In their defense, petitioner, et al. claimed that Battung’s death should be properly deemed a fortuitous event.

The RTC ruled in favor of the Heirs of Battung.

Petitioner, et al. appealed to the CA.

The CA affirmed the ruling of the RTC in toto. It held that the killing of Battung cannot be deemed as a fortuitous event, considering that such killing happened right inside petitioner’s bus and that petitioner, et al. did not take any safety measures in ensuring that no deadly weapon would be smuggled inside the bus.

Aggrieved, petitioner moved for reconsideration which was, however, denied; hence, the instant petition.

ISSUE:

Whether or not the petitioner is liable for damages to respondent arising from culpa contractual.

RULING:

The petition is meritorious.

The law exacts from common carriers the highest degree of diligence in ensuring the safety of its passengers.

In this relation, Article 1756 of the Civil Code provides that “[i]n case of death of or injuries to passengers, common carriers are presumed to have been at fault or to have acted negligently, unless they prove that they observed extraordinary diligence as prescribed in Articles 1733 and 1755.” This disputable presumption may also be overcome by a showing that the accident was caused by a fortuitous event.

The foregoing provisions notwithstanding, it should be pointed out that the law does not make the common carrier an insurer of the absolute safety of its passengers.

Article 1755 of the Civil Code qualifies the duty of extraordinary care, vigilance[,] and precaution in the carriage of passengers by common carriers to only such as human care and foresight can provide.

Thus, it is clear that neither the law nor the nature of the business of a transportation company makes it an insurer of the passenger’s safety, but that its liability for personal injuries sustained by its passenger rests upon its negligence, its failure to exercise the degree of diligence that the law requires.

In this case, Battung’s death was neither caused by any defect in the means of transport or in the method of transporting, or to the negligent or willful acts of petitioner’s employees, the driver and conductor.
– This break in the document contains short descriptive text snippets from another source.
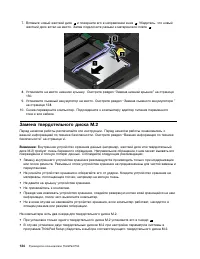 Страница 152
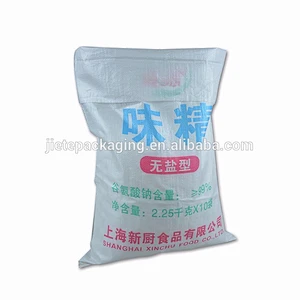 Customized polypropylene pp woven sugar,salt packaging bag 50kg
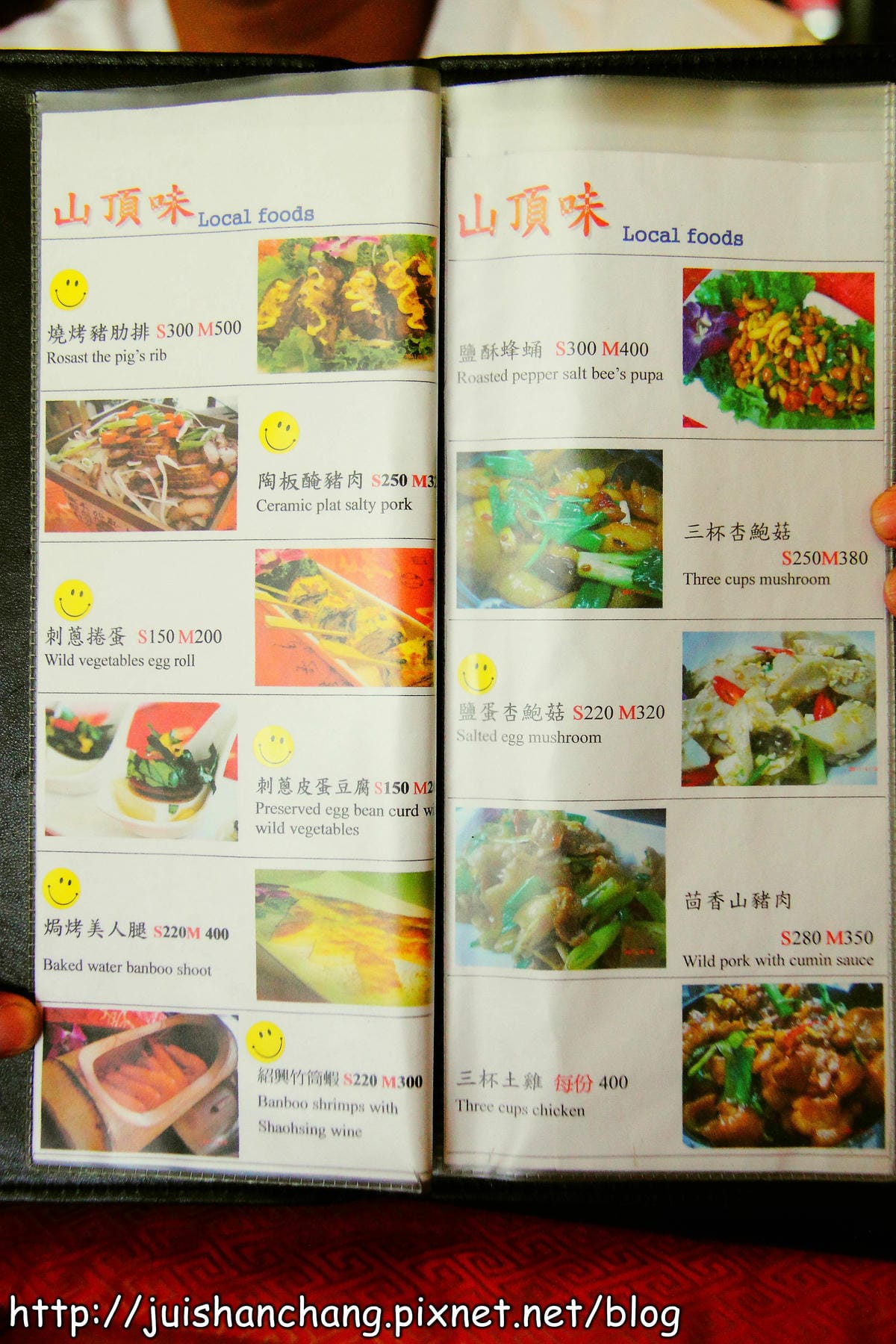 【食記—南投】日月餐坊～日月潭在地風味餐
Instead, the case involves the death of Battung wholly caused by the surreptitious act of a co-passenger who, after consummating such crime, hurriedly alighted from the vehicle. Thus, there is no proper issue on petitioner’s duty to observe extraordinary diligence in ensuring the safety of the passengers transported by it, and the presumption of fault/negligence against petitioner under the Civil Code should not apply.

By all accounts, therefore, it cannot be concluded that petitioner or any of its employees failed to employ the diligence of a good father of a family in relation to its responsibility under Article 1763 of the Civil Code. As such, petitioner cannot altogether be held civilly liable.